Menurutnya, ada 10 resep gotong royong untuk menggerakkan dan membangun sebuah presepsi positif. Pertama,independisi Otoritas Moneter untuk tetap terjaga dalam menangani stabilitas moneter. Kedua, mencabut aturan PBI mengenai Loan To Value (LTV) utk menggerakkan kembali sektor properti, harapan nondurable goods meningkat serta kredit konsumer perbankan bergairah karena sektor ini related dengan lebih dari 250 sektor industri lainnya. Ketiga, percepat pencairan dana stimulus utk menggerakkan likuiditas ditengah masyarakat dengan memberikan relaksasi pada sektor Industri, Pertanian, Perikanan, Perkebunan serta sektor lainnya yg menyentuh langsung pada Masyarakat
Keempat, merencanakan dengan baik kran impor khususnya Pangan dlm menghadapi laju inflasi dengan memperhatikan Transaksi Perdagangan dan Transaksi Berjalan. Kelima, menunda rencana Pajak Komoditi Ekspor Pertambangan dan CPO serta PPnBM sektor Properti. Keenam, melahirkan kebijakan dengan instrumen reksadana jangka panjang dlm meningkatkan likuiditas dana murah, dalam menghadapi kartel sumber dana usaha dari perbankan yang tidak memiliki nilai kompetitif.

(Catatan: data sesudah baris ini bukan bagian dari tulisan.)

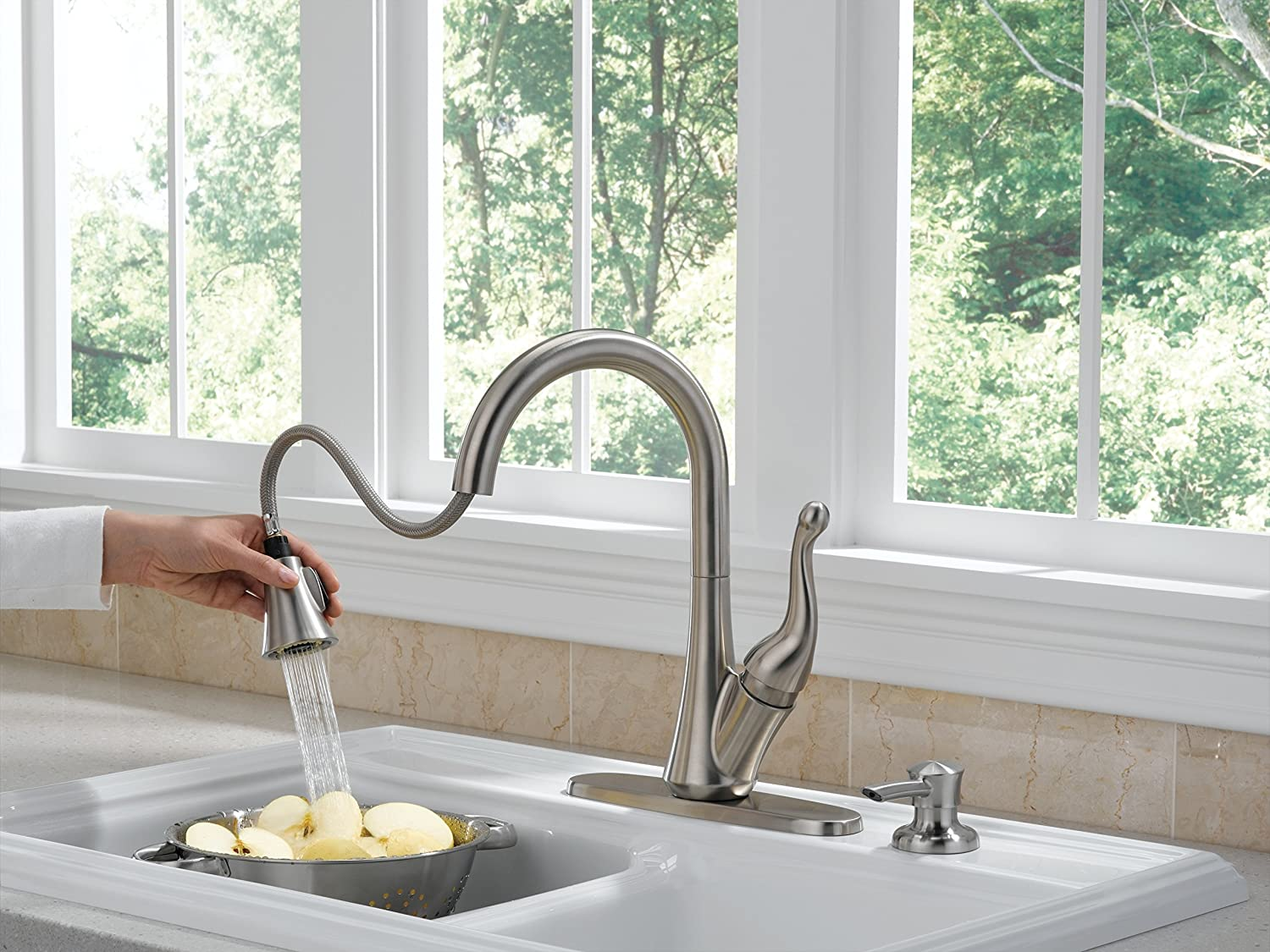 Delta 16968-SSSD-DST Talbott Single-Handle Pull-Down Kitchen Faucet ...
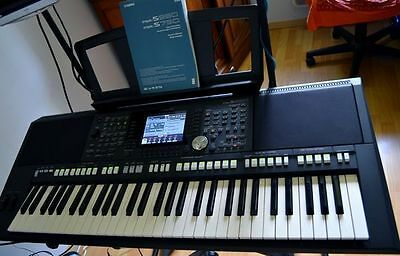 Yamaha PSR-S950 Keyboard Arranger Workstation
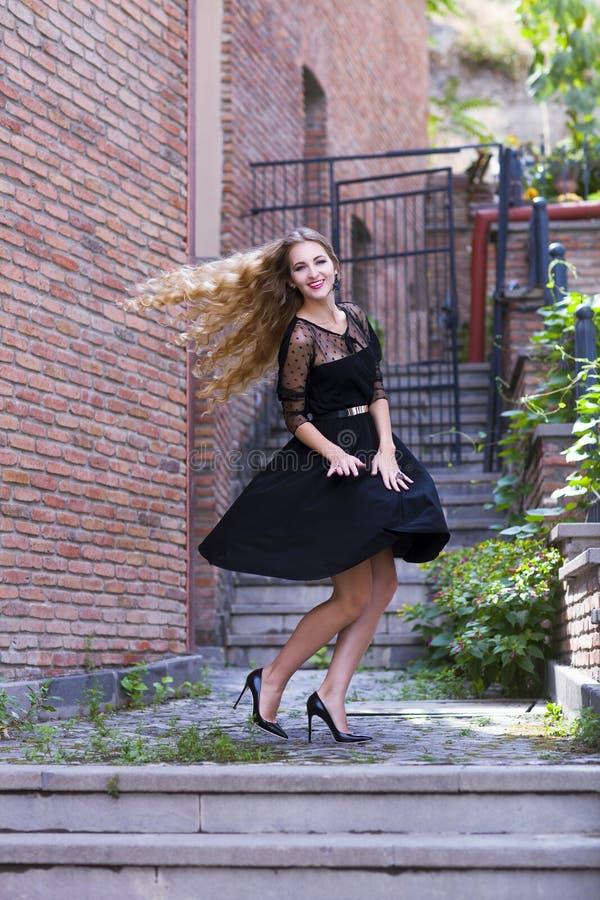 Внешний портрет моды дамы нося ультрамодное черное платье стоковая фотография rf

Ketujuh, menghimbau seluruh masyarakat Indonesia bahu membahu dalam menjaga nilai IDR (Rupiah) tanpa memborong valas dalam jangka pendek. Kedelapan, menyegerakan revisi UU Devisa Bebas No.24 Tahun 1999. Kesembilan, merealisasikan UU Redenominasi Rupiah dalam meningkatkan Nilai Mata Uang (IDR) Rupiah dalam transaksi keuangan global
"Terakhir, meningkatkan Bilateral Swap dengan Negara Sahabat dalam menjaga stabilitas makroekonomi dan keuangan regional," jelas Idrus.